*Goal of the exercise*: Return exactly those lines of the material below that fall between the line holding "This cycle can" and the line holding "Kkap8.pm6 210 29.06.2006, 08:06", inclusive.

—————

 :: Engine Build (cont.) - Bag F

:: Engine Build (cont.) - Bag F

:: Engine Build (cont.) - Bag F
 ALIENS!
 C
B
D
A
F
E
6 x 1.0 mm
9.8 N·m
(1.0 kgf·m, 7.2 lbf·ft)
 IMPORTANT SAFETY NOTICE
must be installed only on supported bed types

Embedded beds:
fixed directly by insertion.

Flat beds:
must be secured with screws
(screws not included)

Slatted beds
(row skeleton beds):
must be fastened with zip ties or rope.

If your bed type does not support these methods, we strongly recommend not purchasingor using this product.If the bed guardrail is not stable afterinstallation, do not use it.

—————

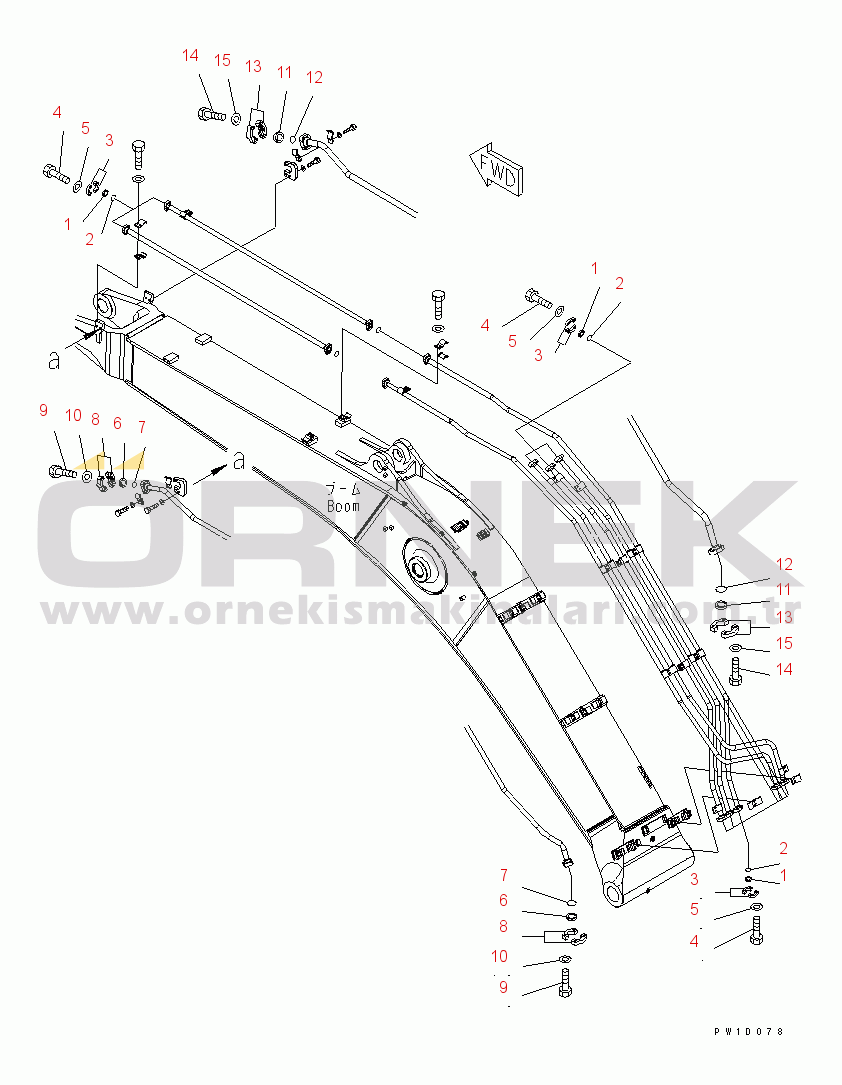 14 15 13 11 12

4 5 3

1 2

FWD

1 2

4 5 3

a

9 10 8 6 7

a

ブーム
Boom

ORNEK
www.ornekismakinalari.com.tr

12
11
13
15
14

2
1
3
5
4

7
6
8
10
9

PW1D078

—————

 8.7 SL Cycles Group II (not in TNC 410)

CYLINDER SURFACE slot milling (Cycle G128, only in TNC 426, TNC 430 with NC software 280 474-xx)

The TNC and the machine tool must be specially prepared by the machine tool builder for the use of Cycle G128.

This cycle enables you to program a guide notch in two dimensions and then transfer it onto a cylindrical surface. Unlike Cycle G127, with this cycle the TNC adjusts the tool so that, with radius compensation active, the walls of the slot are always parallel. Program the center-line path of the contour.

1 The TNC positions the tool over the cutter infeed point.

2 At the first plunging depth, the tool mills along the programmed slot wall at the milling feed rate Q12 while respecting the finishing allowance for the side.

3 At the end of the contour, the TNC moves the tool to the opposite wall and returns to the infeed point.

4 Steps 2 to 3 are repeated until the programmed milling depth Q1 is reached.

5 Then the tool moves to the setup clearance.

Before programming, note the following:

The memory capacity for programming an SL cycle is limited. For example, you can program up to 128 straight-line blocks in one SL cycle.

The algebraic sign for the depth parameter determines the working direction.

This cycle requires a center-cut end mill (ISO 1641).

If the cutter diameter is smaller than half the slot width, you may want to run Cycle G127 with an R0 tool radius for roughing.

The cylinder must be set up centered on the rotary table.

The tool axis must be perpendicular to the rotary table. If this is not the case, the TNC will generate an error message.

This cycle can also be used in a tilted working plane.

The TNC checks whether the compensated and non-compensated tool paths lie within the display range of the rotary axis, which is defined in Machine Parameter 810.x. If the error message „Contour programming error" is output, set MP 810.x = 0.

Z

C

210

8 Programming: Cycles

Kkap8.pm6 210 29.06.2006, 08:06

—————

*Answer space*:
This cycle can also be used in a tilted working plane.

The TNC checks whether the compensated and non-compensated tool paths lie within the display range of the rotary axis, which is defined in Machine Parameter 810.x. If the error message „Contour programming error" is output, set MP 810.x = 0.

Z

C

210

8 Programming: Cycles

Kkap8.pm6 210 29.06.2006, 08:06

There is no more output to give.